In a series of fireside chats, Houston energy leaders took the stage at OTC to discuss what their companies are doing in the energy transition space. Photo via LinkedIn

4 Houston energy execs sound off on future workforce, collaboration, and more at OTC

overheard

In addition to the massive exhibit floor, networking, and panels, the 2024 Offshore Technology Conference hosts thoughtful fireside chats with energy leaders throughout the ongoing conference taking place in Houston this week.

Four energy leaders from Houston took the stage to discuss what their companies are doing within the energy transition. Take a look at what topics each of the conversations tackled.

Chris Powers, vice president of CCUS at Chevron New Energies, on energy evolution and collaboration

Chris Powers introduced Chevron New Energies, an organization within Chevron that launched in 2021, to the crowd at OTC, describing the entity's focus points as CCUS, hydrogen, offsets and emerging technology, and renewable fuels — specifically things Chevron believes it has the competitive advantage.

One of the things Powers made clear in his fireside chat is that it's not going to be one, two, or even three technologies to significantly move the energy transition along, "it's going to take all the solutions to meet all the growing energy needs," he said.

And, he continued, this current energy transition the world is in isn't exactly new.

"We've been evolving our energy supply since the dawn of man," he said. "Our view is that the world has always been in an energy evolution."

"Hydrocarbons will continue to play a huge role in the years to come, and anyone who has a different view on that I think isn't being pragmatic," he continued.

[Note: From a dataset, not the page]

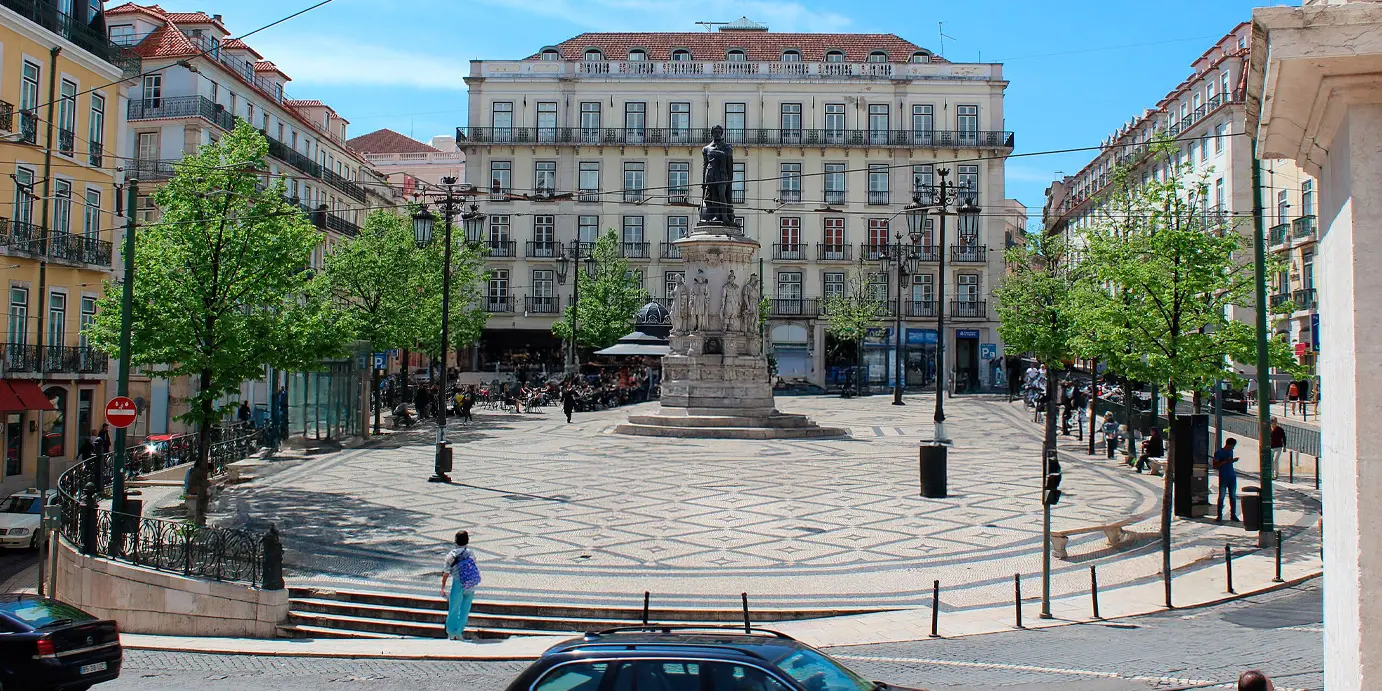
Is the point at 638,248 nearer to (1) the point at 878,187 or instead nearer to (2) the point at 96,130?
(1) the point at 878,187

Chevron has played a role in the clean energy market for decades, Powers said, pointing out Chevron Technology Ventures, which launched in the 1990s.

"No one can do this alone," he said, pointing specifically to the ongoing Bayou Bend joint venture that Chevron is working on with Equinor and TotalEnergies. "We have to bring together the right partners and the right skill sets."

Celine Gerson, group director, Americas, and president at Fugro USA, on the importance of data

Celine Gerson set the scene for Fugro, a geo data and surveying company that diversified its business beginning in 2015 to account for the energy transition. From traditional oil and gas to renewables, "it starts with the geo data," she said during her chat. She said big projects can't map out their construction without it, and then, when it comes to maintaining the equipment, the geo data is equally important.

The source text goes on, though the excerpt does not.